= THE PROBLEM =
The listing below should be printed in full and exactly, apart from its images.

= RECORDS FOR THIS EXERCISE =
----------------------------------------
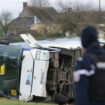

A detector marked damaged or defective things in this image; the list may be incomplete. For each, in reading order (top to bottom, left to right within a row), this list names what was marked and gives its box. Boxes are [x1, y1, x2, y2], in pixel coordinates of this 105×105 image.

overturned bus [0, 34, 82, 104]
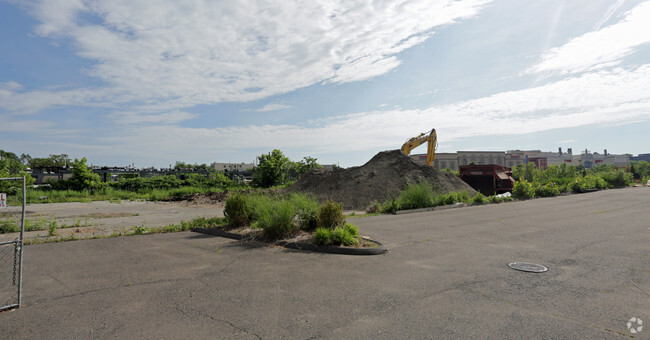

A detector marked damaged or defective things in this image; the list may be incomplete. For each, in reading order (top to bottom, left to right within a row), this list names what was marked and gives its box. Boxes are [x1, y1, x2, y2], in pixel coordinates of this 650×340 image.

cracked asphalt [0, 187, 644, 338]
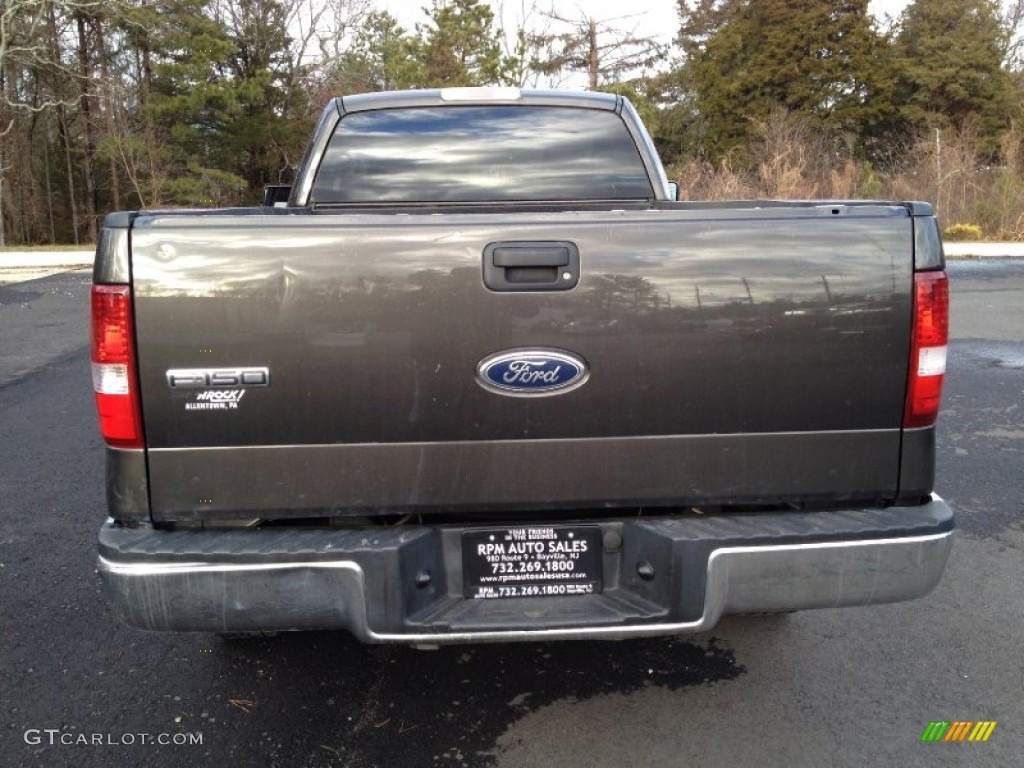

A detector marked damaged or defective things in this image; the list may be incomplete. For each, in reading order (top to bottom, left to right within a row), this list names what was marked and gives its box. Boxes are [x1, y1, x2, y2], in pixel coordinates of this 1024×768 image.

cracked asphalt [0, 262, 1019, 765]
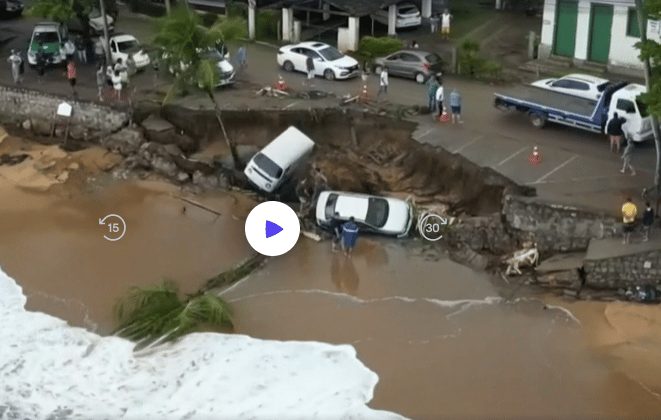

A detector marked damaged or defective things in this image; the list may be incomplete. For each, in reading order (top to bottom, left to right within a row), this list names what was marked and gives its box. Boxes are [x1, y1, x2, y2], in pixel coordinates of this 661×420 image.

damaged infrastructure [0, 85, 656, 300]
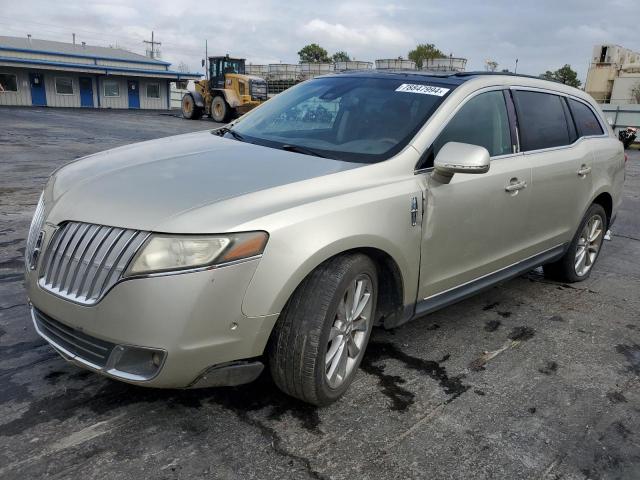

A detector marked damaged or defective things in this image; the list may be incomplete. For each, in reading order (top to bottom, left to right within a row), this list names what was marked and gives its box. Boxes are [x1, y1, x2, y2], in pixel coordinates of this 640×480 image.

cracked concrete [1, 109, 640, 480]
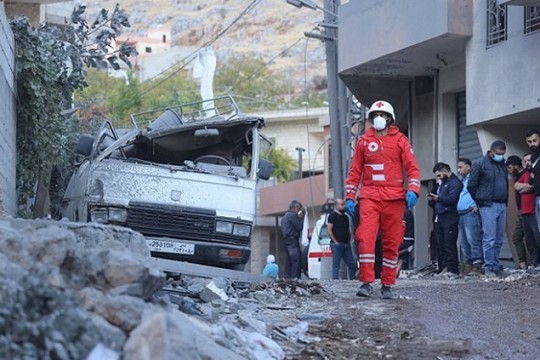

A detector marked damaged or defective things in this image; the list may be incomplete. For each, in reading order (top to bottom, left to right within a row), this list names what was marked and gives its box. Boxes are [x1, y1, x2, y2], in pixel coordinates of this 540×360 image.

crushed truck cab [61, 97, 272, 268]
damaged white truck [62, 96, 272, 270]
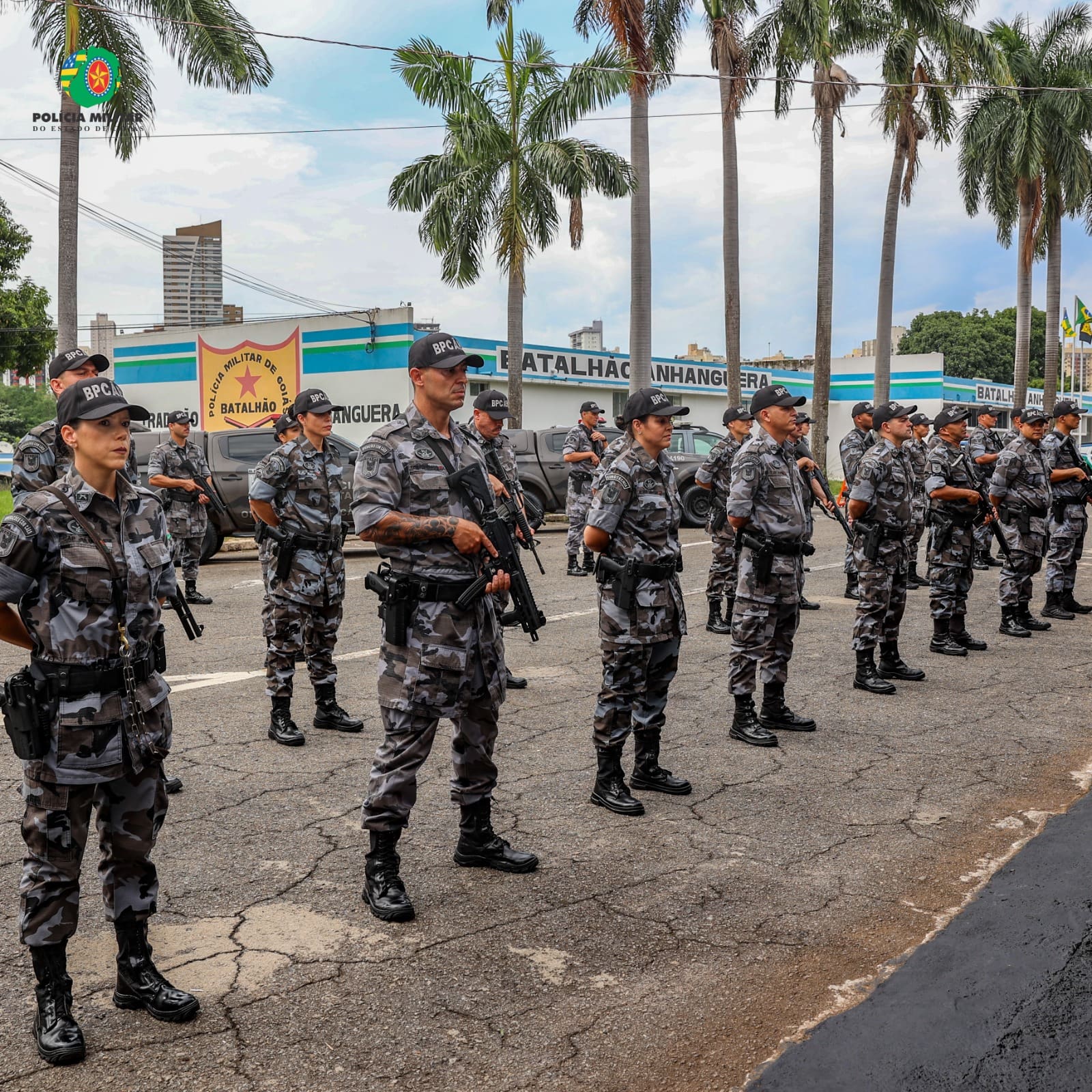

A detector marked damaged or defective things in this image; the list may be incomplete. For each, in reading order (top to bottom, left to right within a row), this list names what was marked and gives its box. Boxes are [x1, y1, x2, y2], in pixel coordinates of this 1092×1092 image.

cracked asphalt [0, 521, 1087, 1092]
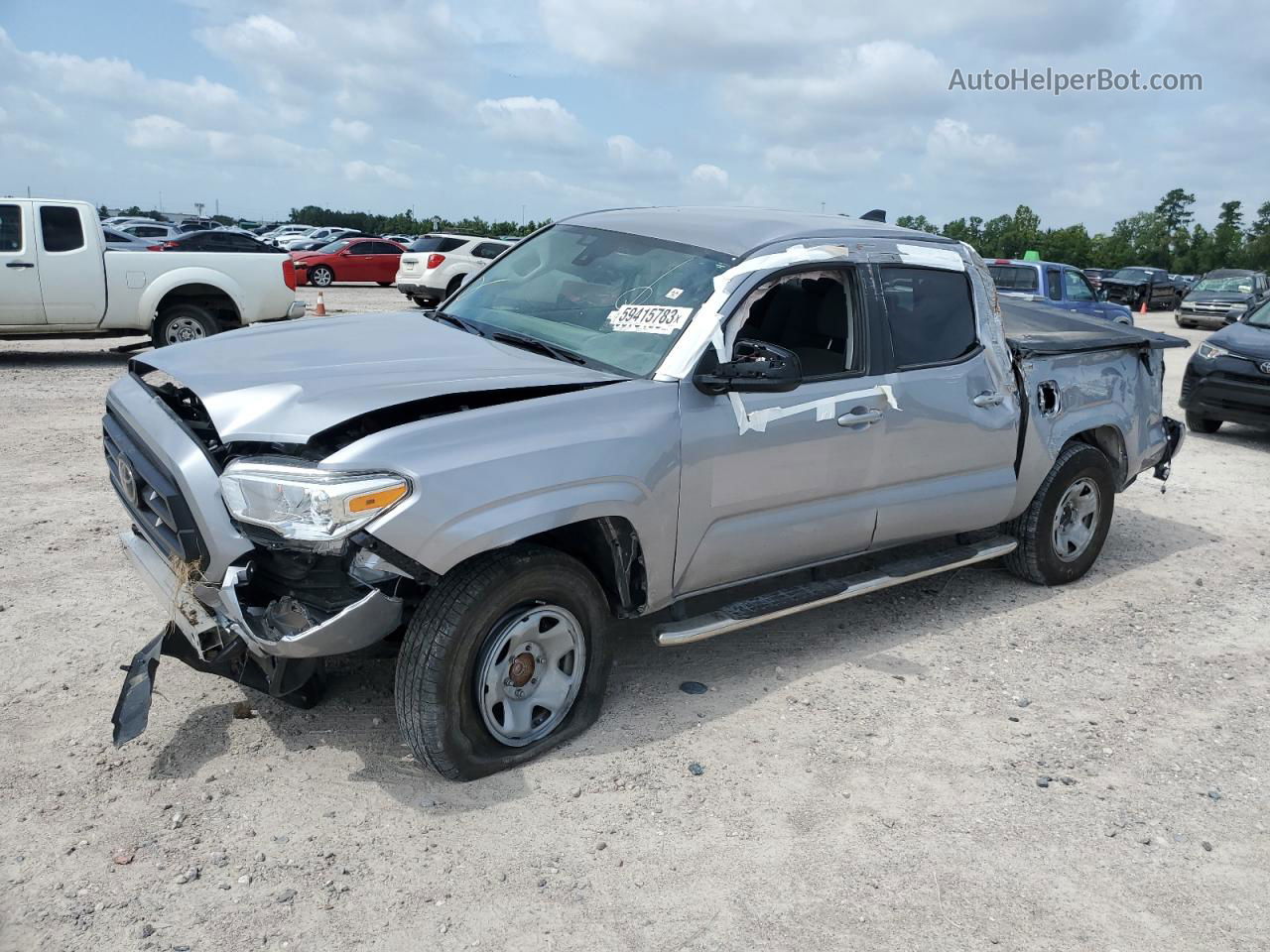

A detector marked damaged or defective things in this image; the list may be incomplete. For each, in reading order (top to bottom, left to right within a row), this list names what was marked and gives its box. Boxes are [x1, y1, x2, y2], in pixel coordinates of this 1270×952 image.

crumpled front end [105, 371, 413, 746]
broken windshield [439, 224, 730, 375]
damaged door panel [104, 204, 1183, 777]
damaged silver truck [104, 208, 1183, 781]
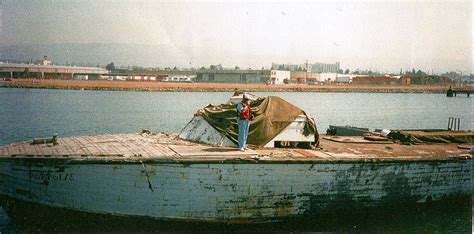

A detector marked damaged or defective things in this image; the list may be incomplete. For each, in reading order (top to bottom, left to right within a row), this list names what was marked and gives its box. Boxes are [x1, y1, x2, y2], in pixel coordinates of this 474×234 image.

damaged pt boat [0, 93, 472, 223]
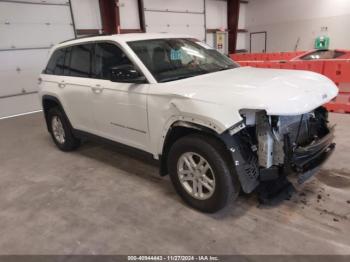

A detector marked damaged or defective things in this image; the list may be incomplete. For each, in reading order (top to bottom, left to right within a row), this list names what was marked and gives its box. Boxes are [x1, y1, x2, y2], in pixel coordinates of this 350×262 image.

damaged front end [221, 106, 336, 194]
crumpled front bumper [292, 126, 334, 183]
detached bumper cover [292, 126, 334, 183]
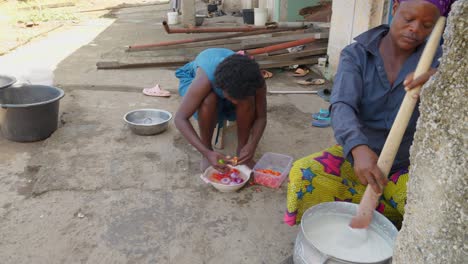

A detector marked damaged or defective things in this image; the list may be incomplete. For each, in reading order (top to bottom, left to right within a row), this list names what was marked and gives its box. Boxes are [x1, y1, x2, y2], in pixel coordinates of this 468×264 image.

cracked concrete ground [0, 2, 336, 264]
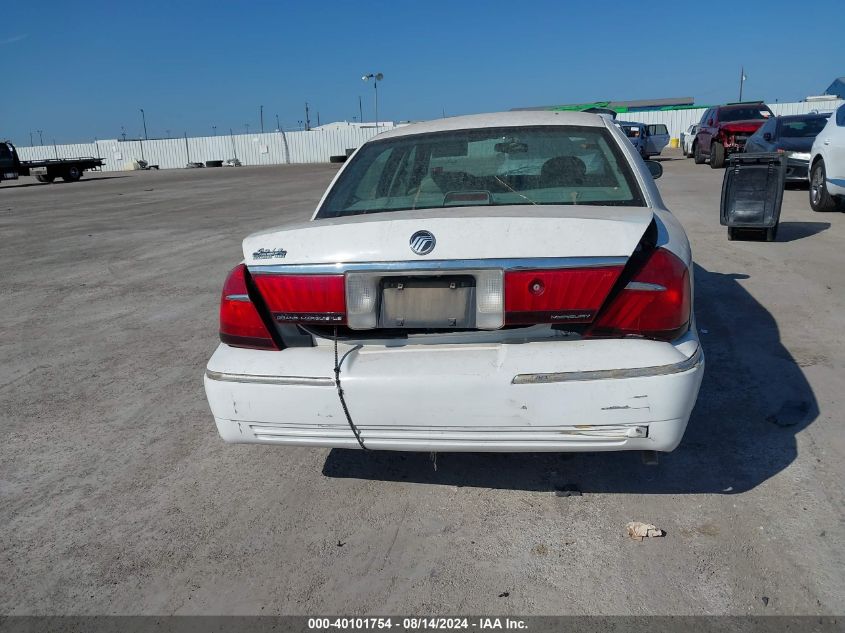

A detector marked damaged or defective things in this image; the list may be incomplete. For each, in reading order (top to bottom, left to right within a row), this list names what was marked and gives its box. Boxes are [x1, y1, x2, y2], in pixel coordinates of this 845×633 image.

missing license plate [380, 276, 474, 328]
----------------------------------------
= RESPONSE =
A detector marked damaged or defective things in this image; the list may be incomplete. For each, in reading order (top to bottom, left to right within a row), this list names what was marked and gives its box. Boxes are [x1, y1, x2, y2], in pixel coordinates of this 105×105 image.

overturned bus [0, 34, 82, 104]

A detector marked damaged or defective things in this image; the list may be incomplete. For each, in reading order (top to bottom, left to right within a row), this list names what was marked and gives its box. Boxes are [x1, y1, x2, y2], in pixel coordinates of this 650×340 image.

cracked asphalt [0, 187, 644, 338]

A detector marked damaged or defective things in this image; the list may be incomplete. For each, in reading order (top to bottom, left to right within a row), this list names what was marked and gives its box. Boxes are [x1, y1, x2, y2], in pixel coordinates of this 1024×768 image.

cracked asphalt [0, 262, 1019, 765]

A detector marked damaged or defective things in this image; the list may be incomplete. For each, in reading order (top to bottom, left to right within a row), this list names what was marked and gives its box. Boxes are [x1, y1, x2, y2], in pixel coordinates of this 661×420 image.

damaged infrastructure [0, 85, 656, 300]

A detector marked damaged or defective things in this image; the list may be incomplete. For each, in reading order (top to bottom, left to right within a row), this list names what was marked and gives its box. Boxes are [x1, y1, x2, y2], in pixel coordinates of this 640×480 image.

cracked concrete [1, 109, 640, 480]

A detector marked damaged or defective things in this image; the list may be incomplete. For each, in reading order (top to bottom, left to right within a row), this list names what was marked and gives its box. Boxes are [x1, y1, x2, y2], in pixel coordinates of this 540×360 image.

crushed truck cab [61, 97, 272, 268]
damaged white truck [62, 96, 272, 270]

A detector marked damaged or defective things in this image; the list may be incomplete. For each, in reading order (top to bottom, left to right within a row), this list names what was marked and gives its box. Boxes are [x1, y1, x2, y2], in pixel coordinates of this 1092×1092 image.

cracked asphalt [0, 521, 1087, 1092]

A detector marked damaged or defective things in this image; the list may be incomplete. For each, in reading order (top to bottom, left to right within a row), this list names what was marked and gives its box. Boxes are [x1, y1, x2, y2], in pixel coordinates of this 1270×952 image.

crumpled front end [105, 371, 413, 746]
broken windshield [439, 224, 730, 375]
damaged door panel [104, 204, 1183, 777]
damaged silver truck [104, 208, 1183, 781]

A detector marked damaged or defective things in this image; the list may be incomplete. For each, in reading order (top to bottom, left to right within a row), this list names what was marked and gives its box. Boxes are [x1, y1, x2, y2], in pixel coordinates of this 474×234 image.

damaged pt boat [0, 93, 472, 223]

A detector marked damaged or defective things in this image; the list may be incomplete. For each, in reading order (top to bottom, left to right within a row), this list names what was marked and gives its box. Boxes are [x1, y1, x2, y2], in pixel coordinates of this 350×262 image.

damaged front end [221, 106, 336, 194]
crumpled front bumper [292, 126, 334, 183]
detached bumper cover [292, 126, 334, 183]

A detector marked damaged or defective things in this image; the list may be incomplete. For each, in reading order (top to bottom, left to right within a row), this list names what was marked and gives its box. Boxes are [x1, y1, x2, y2], in pixel coordinates of this 468×264 image.

cracked concrete ground [0, 2, 336, 264]

A detector marked damaged or defective things in this image; the list may be incomplete. For each, in reading order (top to bottom, left to right within a row), this list names what was marked and gives its box. Boxes are [x1, y1, x2, y2], in pixel coordinates of this 845×633 image.

missing license plate [380, 276, 474, 328]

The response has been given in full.